**What is expected**
Continue the essay below on the fears of parenting, picking up right after its last sentence.

[Opening Document text section]

There are many different sides to parenting. Parenting is one of those complex shapes that has an infinite amount of sides, angles, degrees, and all that other stuff that made me hate geometry. It is the ultimate ride at a theme park; full of thrills, screams, hands in the air, hair-raising ups and downs. I suppose this is what people are thinking when they ask me if I am crazy because I have embarked on this journey seven times. Yet, parenting has so many perks. The problem is, no one ever tells you how frightening parenting can be. Words cannot prepare you for how you will feel the first time you see your toddling baby fall for the first time. People forget to warn you that when something happens to your child, no matter how old they are, your breath catches, your heart plummets to your stomach, your body temperature rises, and you utter that nearly soundless, "Oh!"
From the moment you discover you are expecting a baby, the worry begins. "Will the baby be healthy?", "Will there be any problems?", "What if....?" Trust me when I say I am the queen of worry and my imaginative mind plays very cruel tricks on me. When something minor happens, I manage to think of the worst case scenario times twenty. When the adrenaline kicks in and my heart is racing, I seem to forget that everything is okay, and I really need to let go of the "Yeah, but what if" or "It could have been so bad" images that play in my head.
With seven kids, you would think I would have been through it all. Well, if I am completely honest, I have been through a lot. Thank the Lord I have my husband to reign me in when my mind gets the better of me. I am not 100% certain, but I think this is something that women go through more than men. Moms just seem to know the consequences and outcomes of too many situations. We have that instinctual "worry" mechanism that develops during the nine months of pregnancy.
Is it the bond that develops during those nine months that triggers the worry? I am sure that many dads out there that worry or freak out just as much as moms do, and I do feel that some moms and dads take it to the extreme. Let's face it, we can't put our kids in bubbles, as much as we would like to. I have to admit that the more children I have had, the less extreme my freaking out is. Most of the time we say, "Get up, brush yourself off, and you will be okay." You can tell by the way your child cries whether the situation is serious or not. Does is require a trip to the hospital or are they being overly dramatic and just need to hear, "Are you bleeding? Are any bones hanging out? Do you have a gaping wound?" About 95% of the time their response is "No." Well then, no need to panic. Wash it off with a little soap and water and slap a band aid on it.
But when the cry is real, and the pain is real, how do you keep your heart in your chest? When you learn that your 6 week old infant has to have eye surgery and needs to be put under anesthesia during the procedure, how do you not crumble to the floor, weeping, and wondering, "What do I do?" When your 6 month old baby is wheezing and having trouble breathing at two in the morning because he has croup, how do you remain calm and strong?

[Closing Document text section]
[Opening Data extract section]

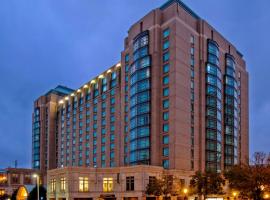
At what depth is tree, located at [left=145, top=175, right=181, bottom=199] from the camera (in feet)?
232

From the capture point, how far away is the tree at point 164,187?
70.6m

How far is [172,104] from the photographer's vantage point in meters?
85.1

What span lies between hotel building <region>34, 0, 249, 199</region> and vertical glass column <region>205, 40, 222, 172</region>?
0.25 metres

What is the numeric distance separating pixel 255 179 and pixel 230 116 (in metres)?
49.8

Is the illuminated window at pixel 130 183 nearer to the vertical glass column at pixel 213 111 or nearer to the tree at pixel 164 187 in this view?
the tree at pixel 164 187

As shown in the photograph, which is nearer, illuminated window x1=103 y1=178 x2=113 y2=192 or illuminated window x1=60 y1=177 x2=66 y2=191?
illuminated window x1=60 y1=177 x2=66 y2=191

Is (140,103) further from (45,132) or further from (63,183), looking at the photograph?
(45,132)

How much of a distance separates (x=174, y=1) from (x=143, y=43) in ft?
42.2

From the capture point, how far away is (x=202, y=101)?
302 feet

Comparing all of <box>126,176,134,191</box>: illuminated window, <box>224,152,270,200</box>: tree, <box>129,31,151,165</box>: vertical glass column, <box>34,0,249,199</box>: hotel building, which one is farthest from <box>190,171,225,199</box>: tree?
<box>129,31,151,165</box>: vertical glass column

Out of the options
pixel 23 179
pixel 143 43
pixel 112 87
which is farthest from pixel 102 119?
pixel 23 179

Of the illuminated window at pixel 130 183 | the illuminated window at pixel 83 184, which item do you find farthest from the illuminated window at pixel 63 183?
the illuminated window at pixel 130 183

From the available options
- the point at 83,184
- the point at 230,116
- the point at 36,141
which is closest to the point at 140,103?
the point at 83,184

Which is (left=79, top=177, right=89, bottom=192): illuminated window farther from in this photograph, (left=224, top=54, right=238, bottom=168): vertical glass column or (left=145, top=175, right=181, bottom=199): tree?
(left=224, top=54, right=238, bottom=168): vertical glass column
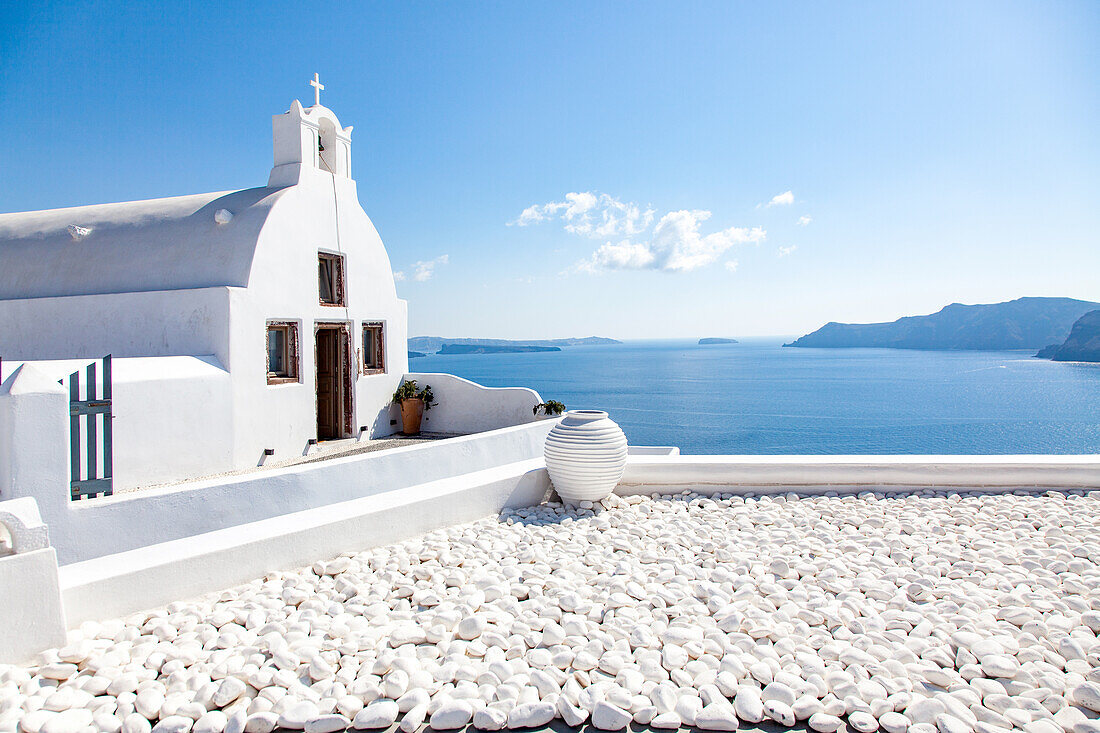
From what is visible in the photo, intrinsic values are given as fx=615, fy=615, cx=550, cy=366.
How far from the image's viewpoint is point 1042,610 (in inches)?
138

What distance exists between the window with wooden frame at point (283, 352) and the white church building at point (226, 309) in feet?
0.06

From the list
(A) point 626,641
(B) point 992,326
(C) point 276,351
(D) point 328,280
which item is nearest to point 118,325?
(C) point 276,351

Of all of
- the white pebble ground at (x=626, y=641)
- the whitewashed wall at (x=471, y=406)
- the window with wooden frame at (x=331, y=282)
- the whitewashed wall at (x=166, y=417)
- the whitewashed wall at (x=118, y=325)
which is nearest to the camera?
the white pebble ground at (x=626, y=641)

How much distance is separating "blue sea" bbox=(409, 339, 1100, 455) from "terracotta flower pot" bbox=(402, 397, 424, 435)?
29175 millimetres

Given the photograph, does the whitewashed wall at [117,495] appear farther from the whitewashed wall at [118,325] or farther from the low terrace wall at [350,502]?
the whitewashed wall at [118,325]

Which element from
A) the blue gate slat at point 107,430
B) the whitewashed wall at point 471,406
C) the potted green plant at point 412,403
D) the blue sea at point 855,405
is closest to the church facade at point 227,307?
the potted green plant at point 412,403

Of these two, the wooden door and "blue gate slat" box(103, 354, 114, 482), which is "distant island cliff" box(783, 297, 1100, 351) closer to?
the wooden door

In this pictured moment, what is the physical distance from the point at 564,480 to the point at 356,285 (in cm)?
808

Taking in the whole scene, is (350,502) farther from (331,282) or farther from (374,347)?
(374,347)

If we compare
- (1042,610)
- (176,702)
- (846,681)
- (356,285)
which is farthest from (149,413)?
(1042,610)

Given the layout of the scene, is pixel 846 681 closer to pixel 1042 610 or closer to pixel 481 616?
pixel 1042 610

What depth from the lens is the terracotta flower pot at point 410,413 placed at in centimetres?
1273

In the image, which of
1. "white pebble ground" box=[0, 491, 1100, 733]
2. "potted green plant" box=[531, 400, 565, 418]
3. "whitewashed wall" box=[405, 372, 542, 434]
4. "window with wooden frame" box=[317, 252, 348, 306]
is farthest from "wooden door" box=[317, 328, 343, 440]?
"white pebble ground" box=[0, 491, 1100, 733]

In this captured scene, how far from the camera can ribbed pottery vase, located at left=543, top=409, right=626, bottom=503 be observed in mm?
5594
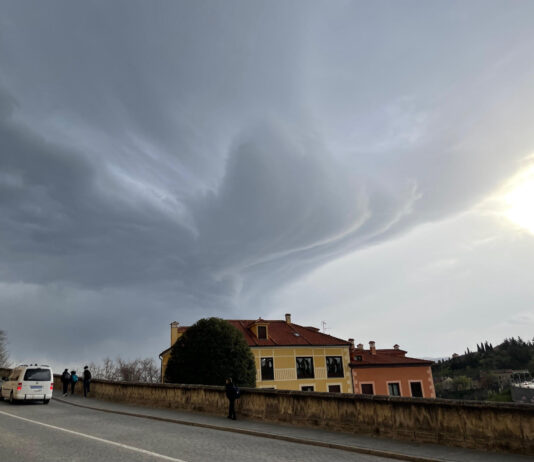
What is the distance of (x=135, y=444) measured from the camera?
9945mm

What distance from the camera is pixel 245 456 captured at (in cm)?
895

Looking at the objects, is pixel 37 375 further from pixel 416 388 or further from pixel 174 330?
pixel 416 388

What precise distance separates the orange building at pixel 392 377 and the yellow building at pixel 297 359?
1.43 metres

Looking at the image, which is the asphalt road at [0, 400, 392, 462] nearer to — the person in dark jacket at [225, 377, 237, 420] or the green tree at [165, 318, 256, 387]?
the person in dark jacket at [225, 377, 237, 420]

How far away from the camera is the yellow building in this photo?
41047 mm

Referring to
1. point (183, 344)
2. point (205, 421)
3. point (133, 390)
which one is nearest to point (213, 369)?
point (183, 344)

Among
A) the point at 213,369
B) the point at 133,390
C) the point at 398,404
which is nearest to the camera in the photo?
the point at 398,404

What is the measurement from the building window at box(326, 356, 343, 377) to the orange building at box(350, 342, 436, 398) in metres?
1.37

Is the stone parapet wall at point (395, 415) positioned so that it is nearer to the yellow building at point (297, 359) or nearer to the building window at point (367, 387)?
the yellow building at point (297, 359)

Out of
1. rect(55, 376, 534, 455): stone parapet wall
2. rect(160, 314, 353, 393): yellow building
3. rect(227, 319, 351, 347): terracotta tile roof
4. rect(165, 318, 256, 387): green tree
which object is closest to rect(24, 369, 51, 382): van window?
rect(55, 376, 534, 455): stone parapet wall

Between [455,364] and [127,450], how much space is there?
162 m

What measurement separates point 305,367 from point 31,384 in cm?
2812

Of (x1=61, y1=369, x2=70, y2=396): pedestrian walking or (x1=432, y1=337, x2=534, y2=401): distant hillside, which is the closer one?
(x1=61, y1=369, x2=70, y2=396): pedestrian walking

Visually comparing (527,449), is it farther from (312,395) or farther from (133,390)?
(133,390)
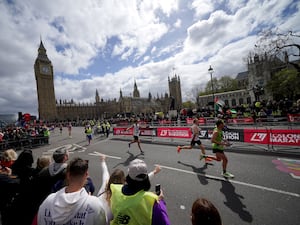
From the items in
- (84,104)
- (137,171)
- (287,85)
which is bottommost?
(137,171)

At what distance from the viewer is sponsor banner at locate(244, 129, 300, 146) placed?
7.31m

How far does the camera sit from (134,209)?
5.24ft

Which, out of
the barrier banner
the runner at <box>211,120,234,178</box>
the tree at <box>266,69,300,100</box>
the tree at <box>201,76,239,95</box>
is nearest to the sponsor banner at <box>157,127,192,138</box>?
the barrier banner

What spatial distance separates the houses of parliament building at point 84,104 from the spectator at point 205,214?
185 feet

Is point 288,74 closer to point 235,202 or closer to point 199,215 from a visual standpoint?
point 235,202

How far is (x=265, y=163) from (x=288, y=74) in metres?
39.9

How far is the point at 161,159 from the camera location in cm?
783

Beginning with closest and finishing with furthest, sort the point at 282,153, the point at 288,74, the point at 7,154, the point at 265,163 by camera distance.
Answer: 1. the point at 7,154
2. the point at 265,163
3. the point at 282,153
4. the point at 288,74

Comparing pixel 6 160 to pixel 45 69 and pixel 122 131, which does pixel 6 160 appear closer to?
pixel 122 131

[Closing Data extract section]

**Output of the exercise**
We have been through surgeries, stitches, broken bones, dislocated joints, H1N1, fevers of 104 degrees, and my personal favorite, the call to poison control (which I have done enough for them to know me by first name). The list goes on and on. Recently, our oldest son was clipped by a car as he was walking to school. That was a first and I pray to God the last. He didn't even get knocked down, and really, all that he has to show for it is a bruise. Yet the call that I received at work to tell me what had happened caused me to crumble immediately. That feeling of helplessness and the sense that I was so far away from the situation caused my normally strong composure to disintegrate. I balled like a baby and honestly, I still find myself thinking, "What if it was worse?" These are the situations that make you hug your kids until they cry out that they can't breathe.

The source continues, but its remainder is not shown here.